(Collected data entries)

————————

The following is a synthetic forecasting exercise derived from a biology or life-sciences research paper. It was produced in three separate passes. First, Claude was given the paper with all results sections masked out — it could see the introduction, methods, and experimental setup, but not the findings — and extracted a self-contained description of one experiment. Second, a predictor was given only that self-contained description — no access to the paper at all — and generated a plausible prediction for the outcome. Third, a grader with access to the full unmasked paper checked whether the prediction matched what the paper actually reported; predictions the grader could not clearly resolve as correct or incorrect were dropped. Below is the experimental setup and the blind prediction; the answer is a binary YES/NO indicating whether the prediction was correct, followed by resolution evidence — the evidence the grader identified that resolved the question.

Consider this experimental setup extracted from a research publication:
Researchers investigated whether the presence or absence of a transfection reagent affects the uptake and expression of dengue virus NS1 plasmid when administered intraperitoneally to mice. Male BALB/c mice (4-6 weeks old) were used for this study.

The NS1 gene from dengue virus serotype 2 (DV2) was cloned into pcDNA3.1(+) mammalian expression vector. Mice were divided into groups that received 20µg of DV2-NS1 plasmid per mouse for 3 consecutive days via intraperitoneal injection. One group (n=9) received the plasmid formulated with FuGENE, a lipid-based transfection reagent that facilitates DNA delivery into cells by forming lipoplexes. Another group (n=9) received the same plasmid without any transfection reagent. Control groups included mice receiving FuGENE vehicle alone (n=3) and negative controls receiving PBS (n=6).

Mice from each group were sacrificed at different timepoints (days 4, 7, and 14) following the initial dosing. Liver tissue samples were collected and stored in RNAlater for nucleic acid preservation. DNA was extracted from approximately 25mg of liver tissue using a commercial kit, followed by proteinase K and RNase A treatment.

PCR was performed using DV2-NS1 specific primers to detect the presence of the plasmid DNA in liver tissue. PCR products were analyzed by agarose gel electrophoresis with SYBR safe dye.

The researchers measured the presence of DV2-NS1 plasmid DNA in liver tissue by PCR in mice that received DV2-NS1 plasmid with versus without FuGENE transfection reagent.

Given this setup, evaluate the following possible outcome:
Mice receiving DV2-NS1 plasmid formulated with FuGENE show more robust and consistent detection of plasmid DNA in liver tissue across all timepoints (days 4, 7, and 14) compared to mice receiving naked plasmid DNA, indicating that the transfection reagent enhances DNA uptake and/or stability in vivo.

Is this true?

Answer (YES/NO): YES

————————

### What the exercise asks
Each record above should be repeated exactly.

### Task output
The following is a synthetic forecasting exercise derived from a biology or life-sciences research paper. It was produced in three separate passes. First, Claude was given the paper with all results sections masked out — it could see the introduction, methods, and experimental setup, but not the findings — and extracted a self-contained description of one experiment. Second, a predictor was given only that self-contained description — no access to the paper at all — and generated a plausible prediction for the outcome. Third, a grader with access to the full unmasked paper checked whether the prediction matched what the paper actually reported; predictions the grader could not clearly resolve as correct or incorrect were dropped. Below is the experimental setup and the blind prediction; the answer is a binary YES/NO indicating whether the prediction was correct, followed by resolution evidence — the evidence the grader identified that resolved the question.

Consider this experimental setup extracted from a research publication:
Researchers investigated whether the presence or absence of a transfection reagent affects the uptake and expression of dengue virus NS1 plasmid when administered intraperitoneally to mice. Male BALB/c mice (4-6 weeks old) were used for this study.

The NS1 gene from dengue virus serotype 2 (DV2) was cloned into pcDNA3.1(+) mammalian expression vector. Mice were divided into groups that received 20µg of DV2-NS1 plasmid per mouse for 3 consecutive days via intraperitoneal injection. One group (n=9) received the plasmid formulated with FuGENE, a lipid-based transfection reagent that facilitates DNA delivery into cells by forming lipoplexes. Another group (n=9) received the same plasmid without any transfection reagent. Control groups included mice receiving FuGENE vehicle alone (n=3) and negative controls receiving PBS (n=6).

Mice from each group were sacrificed at different timepoints (days 4, 7, and 14) following the initial dosing. Liver tissue samples were collected and stored in RNAlater for nucleic acid preservation. DNA was extracted from approximately 25mg of liver tissue using a commercial kit, followed by proteinase K and RNase A treatment.

PCR was performed using DV2-NS1 specific primers to detect the presence of the plasmid DNA in liver tissue. PCR products were analyzed by agarose gel electrophoresis with SYBR safe dye.

The researchers measured the presence of DV2-NS1 plasmid DNA in liver tissue by PCR in mice that received DV2-NS1 plasmid with versus without FuGENE transfection reagent.

Given this setup, evaluate the following possible outcome:
Mice receiving DV2-NS1 plasmid formulated with FuGENE show more robust and consistent detection of plasmid DNA in liver tissue across all timepoints (days 4, 7, and 14) compared to mice receiving naked plasmid DNA, indicating that the transfection reagent enhances DNA uptake and/or stability in vivo.

Is this true?

Answer (YES/NO): YES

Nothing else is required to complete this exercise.